Additionally, the anonymous and convenient nature of online interventions allows individuals to trial programs multiple times before they successfully make changes, without experiencing shame or guilt in failing to complete a treatment. However, as research suggests that there is a dose-response relationship for the use of Internet interventions (Cobb et al., Citation2005; Graham et al., Citation2007), further efforts should be directed toward increasing maintaining interest and compliance to increase the efficacy of such interventions.

Conclusions

There is a growing demand from consumers, treatment providers, policymakers and funding bodies to develop and utilize brief online self-guided programs to address gambling-related problems. Internet-based treatments appear to be successful and cost-effective while offering a convenient, accessible and private service to a wide range of individuals. Online interventions are not intended to replace face-to-face counselling services, but serve as an alternative for those who prefer to help themselves and an adjunct for individuals using other forms of treatment or waiting to enter therapy, or when exiting a face-to-face treatment program. Internet treatment programs can incorporate many elements of successful CBT in a dynamic and interactive format that can be tailored to individual users to increase relevance and effectiveness. Such programs appear to be cost-effective for treatment providers and users and can be empirically evaluated and updated in an ongoing fashion based on user feedback and analysis.

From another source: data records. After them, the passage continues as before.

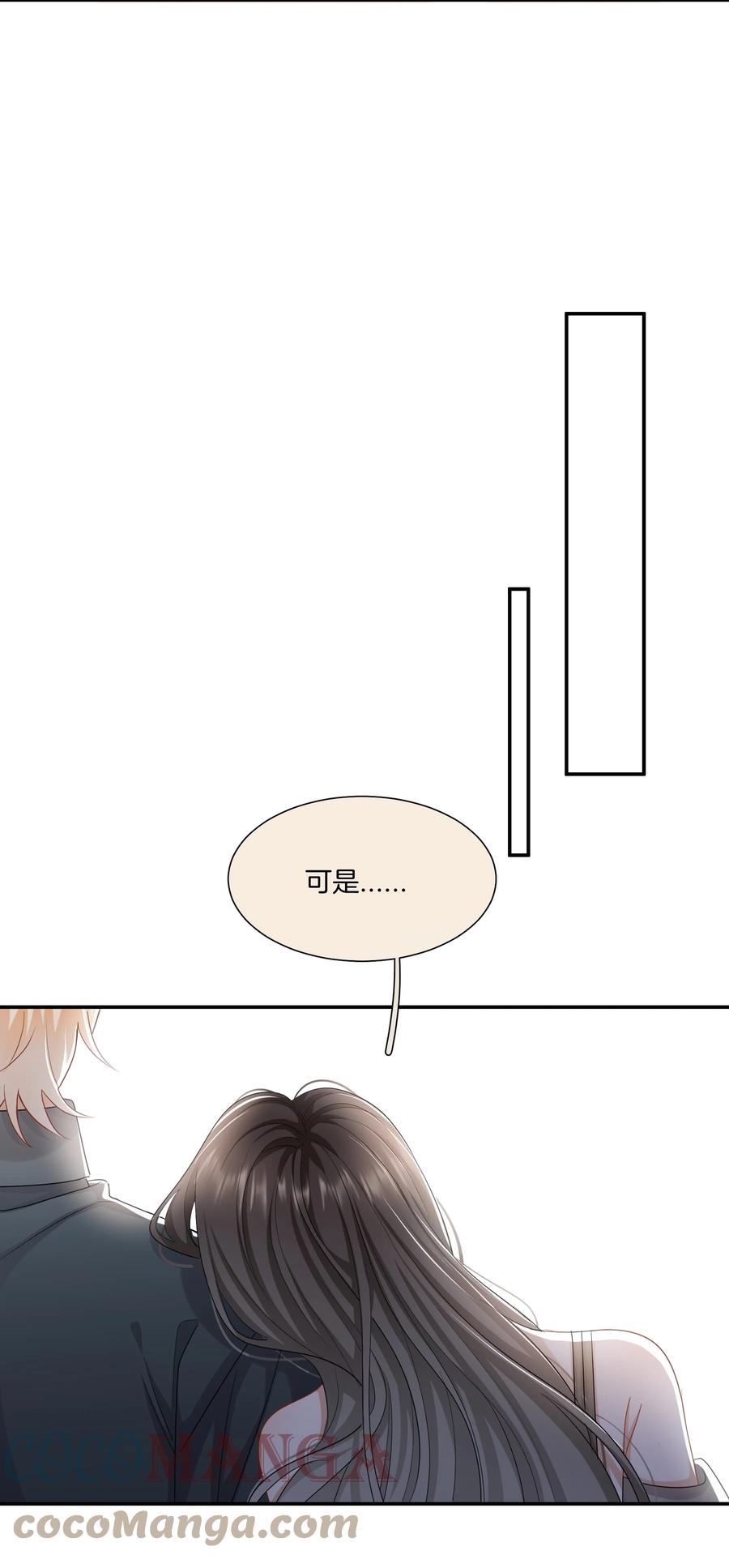 029 我做错了什么？22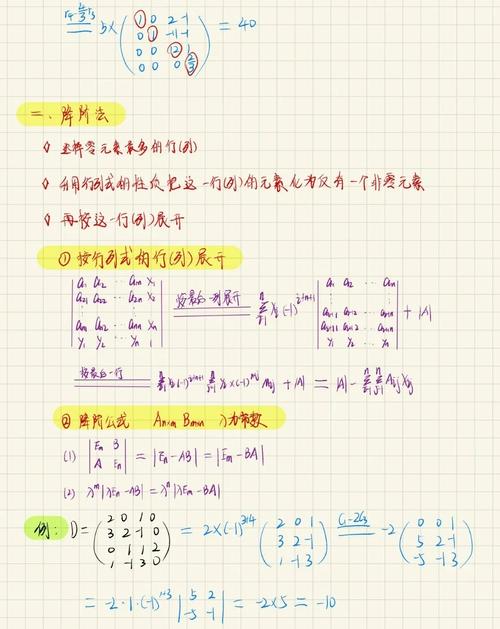 如何计算这个行列式的值，能否一步步详细解答？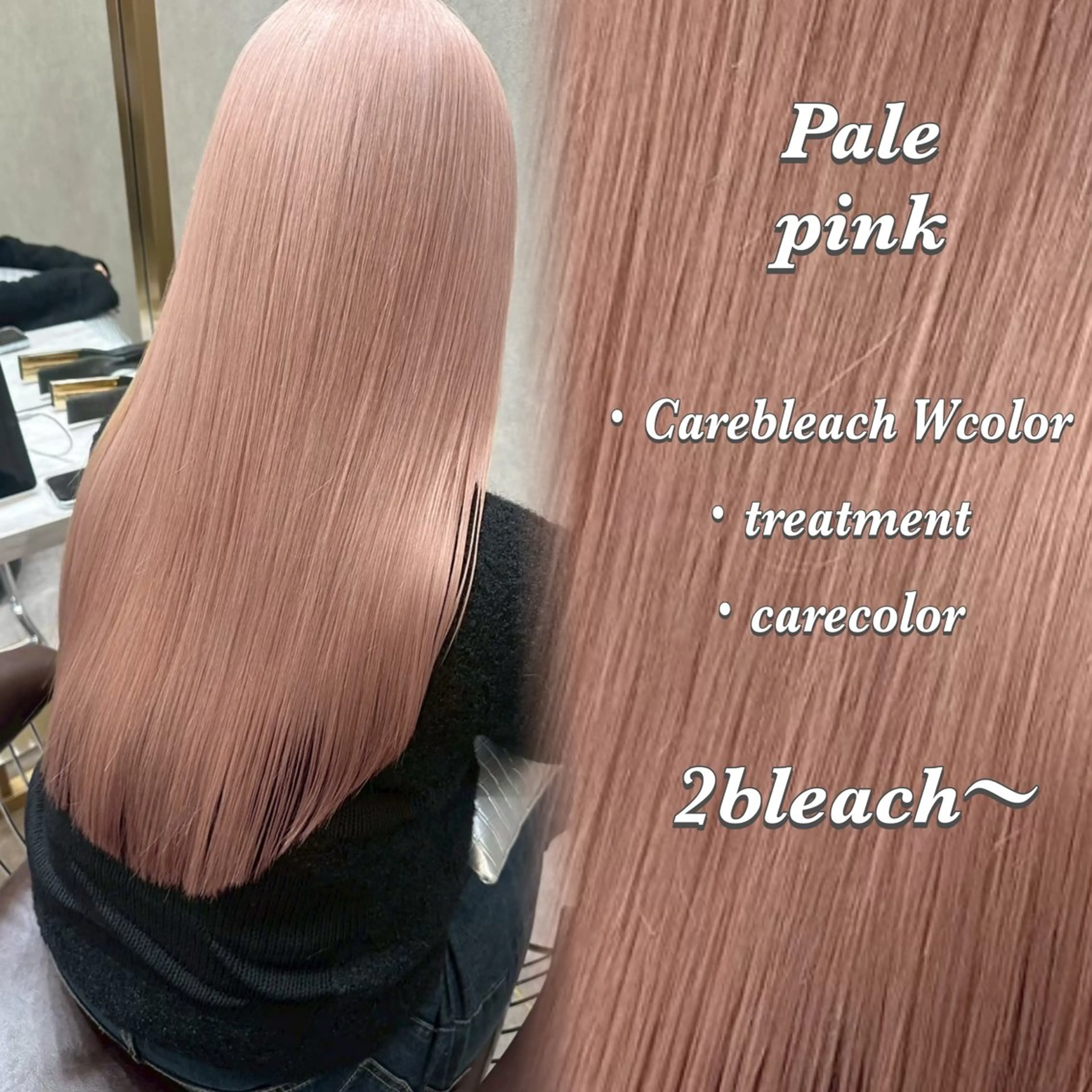 ロング カラー Lond  ulu所属・ハセ/韓国ヘア / lond uluのヘアスタイル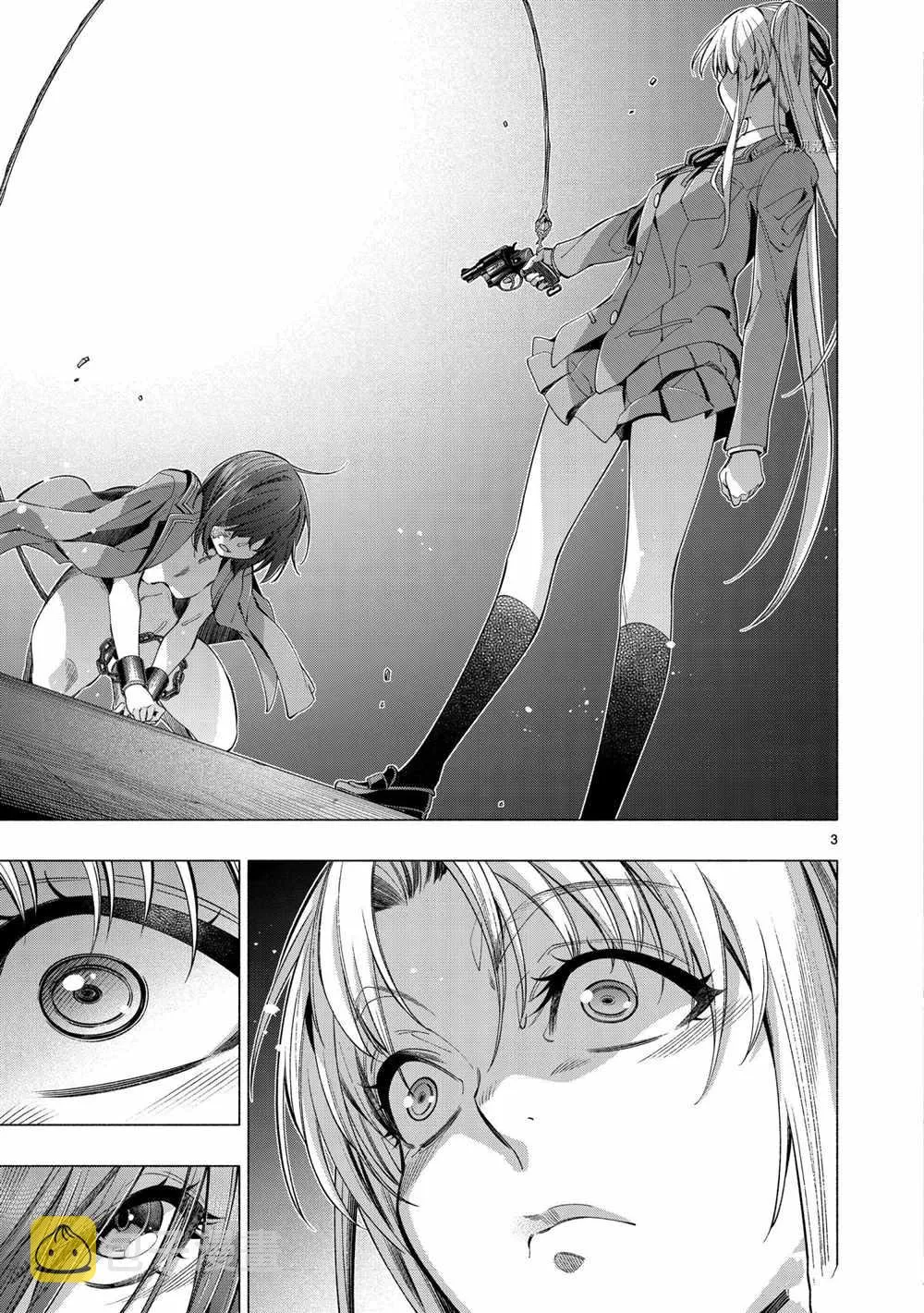 第41话 第3页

A significant challenge for this field is that research to date is limited by the use of non-representative samples and non-randomized controlled designs. If implemented, online interventions should be based on a strong empirical foundation and include an ongoing program of evaluation to ensure the treatment is effective and meets the needs of the target population. Future research should also assess factors that affect treatment effectiveness of online self-help interventions for gambling problems and determine which clients would benefit most from this form of treatment. Therefore, more research is required to provide further support for the effectiveness of treatment programs, and to identify which elements of online interventions are most effective, and how to improve features and tools offered and tailor programs to suit the needs of potential clients. Guidelines for standardized Internet-based treatment evaluations have been defined by a group of leading Internet treatment researchers (Proudfoot et al., Citation2011). These provide a framework of facets, elements and guidelines of best practice in assessing and reporting effectiveness of Internet interventions to allow results across studies to be replicated, extended, compared and contrasted with greater ease and clarity.

Acknowledgements

The authors would like to gratefully thank and acknowledge the support of the Ontario Problem Gambling Research Centre and the Centre for Addiction and Mental Health for funding research related to this manuscript.

Notes

1. The peer-review process and all editorial decisions for this manuscript were managed by Professor Robert West, Editor-in-Chief of Addiction, due to the authors' roles on the Editorial Board of International Gambling Studies.